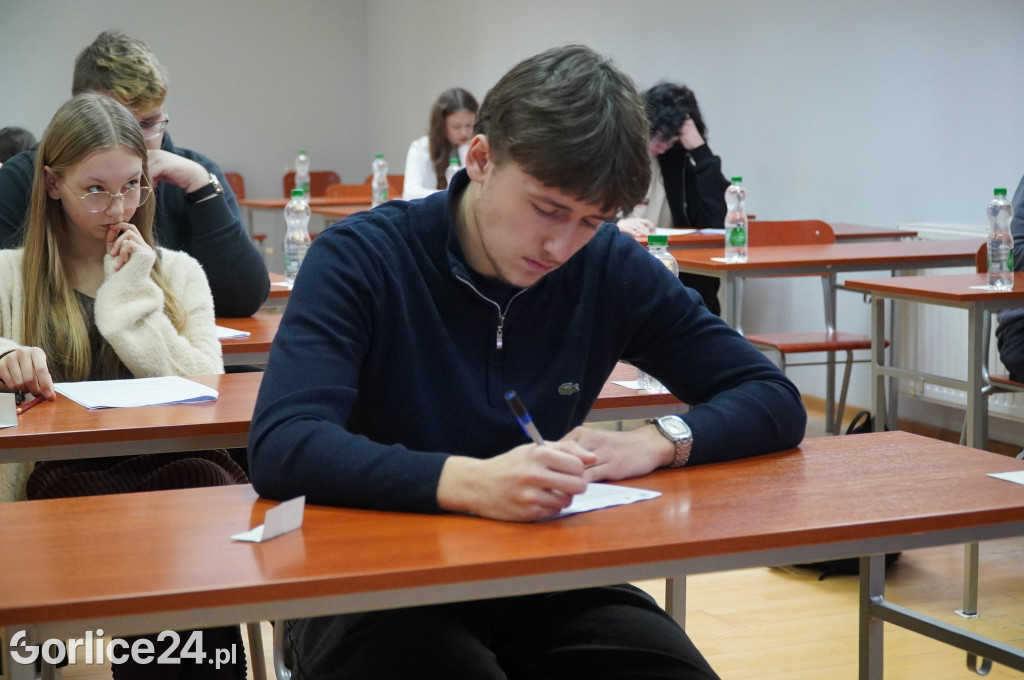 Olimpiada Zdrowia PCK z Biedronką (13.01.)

━━━━━━━━━━━━━━━━━━━━

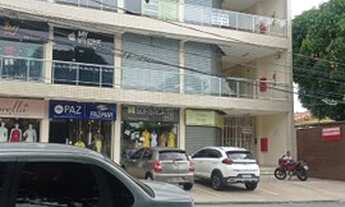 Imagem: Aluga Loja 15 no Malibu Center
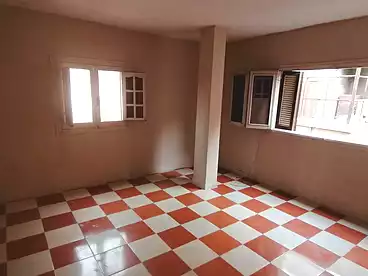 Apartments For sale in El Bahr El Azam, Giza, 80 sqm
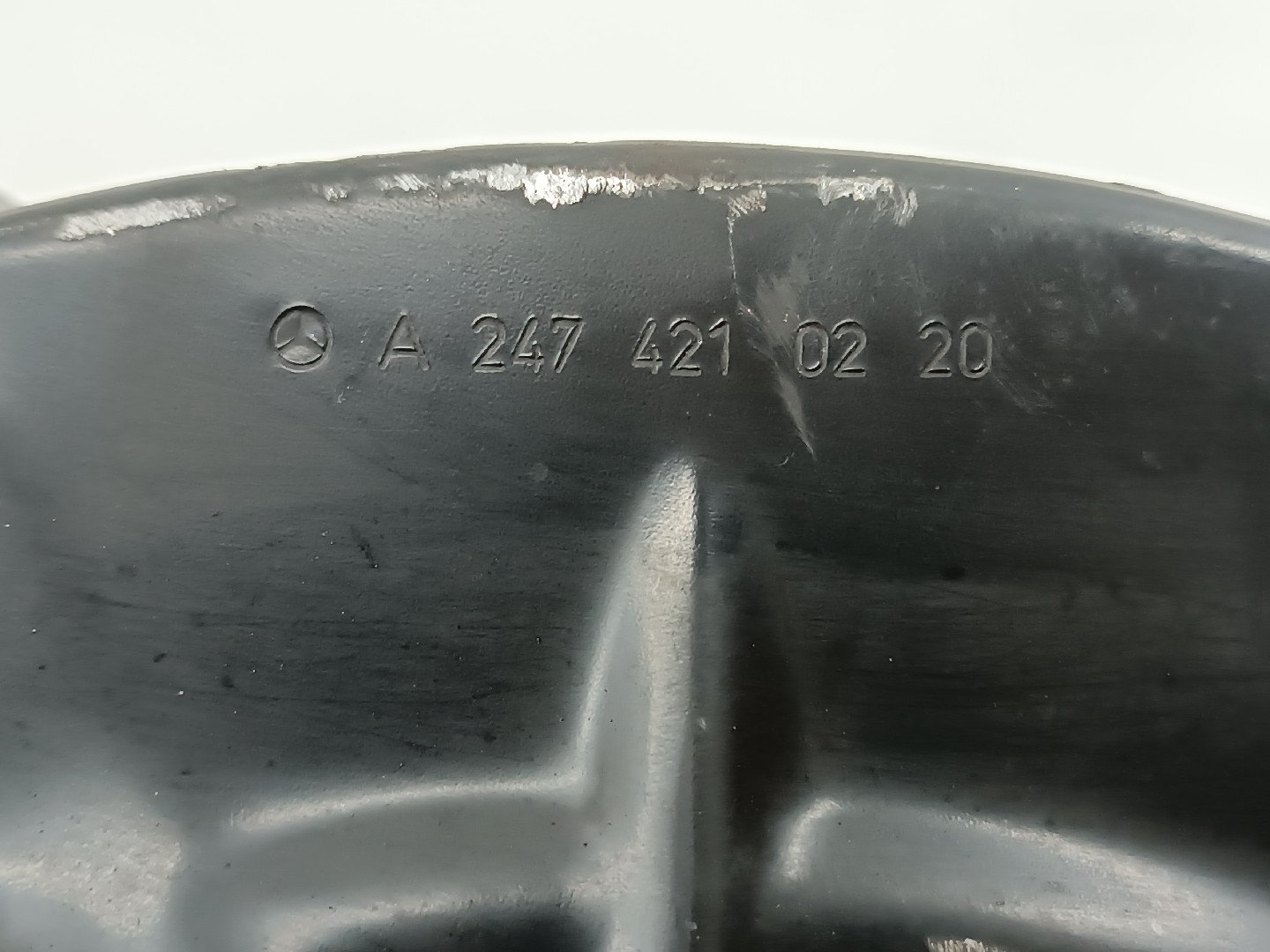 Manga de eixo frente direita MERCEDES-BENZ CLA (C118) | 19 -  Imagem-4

━━━━━━━━━━━━━━━━━━━━

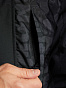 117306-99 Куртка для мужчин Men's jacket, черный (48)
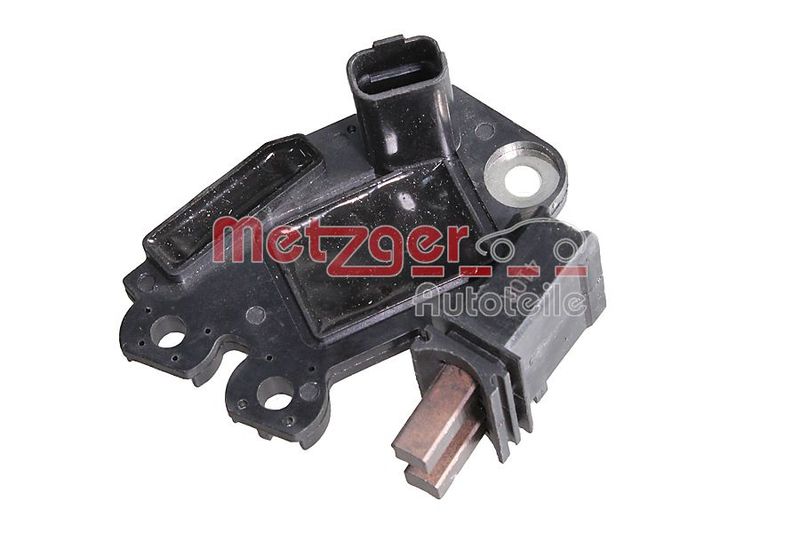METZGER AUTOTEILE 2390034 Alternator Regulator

━━━━━━━━━━━━━━━━━━━━

The answer should consist only of the lines above from the one with "Imagem: Aluga Loja 15 no Malibu Center" through the one with "Manga de eixo", repeated exactly, with no pictures among them.

 Imagem: Aluga Loja 15 no Malibu Center
 Apartments For sale in El Bahr El Azam, Giza, 80 sqm
 Manga de eixo frente direita MERCEDES-BENZ CLA (C118) | 19 -  Imagem-4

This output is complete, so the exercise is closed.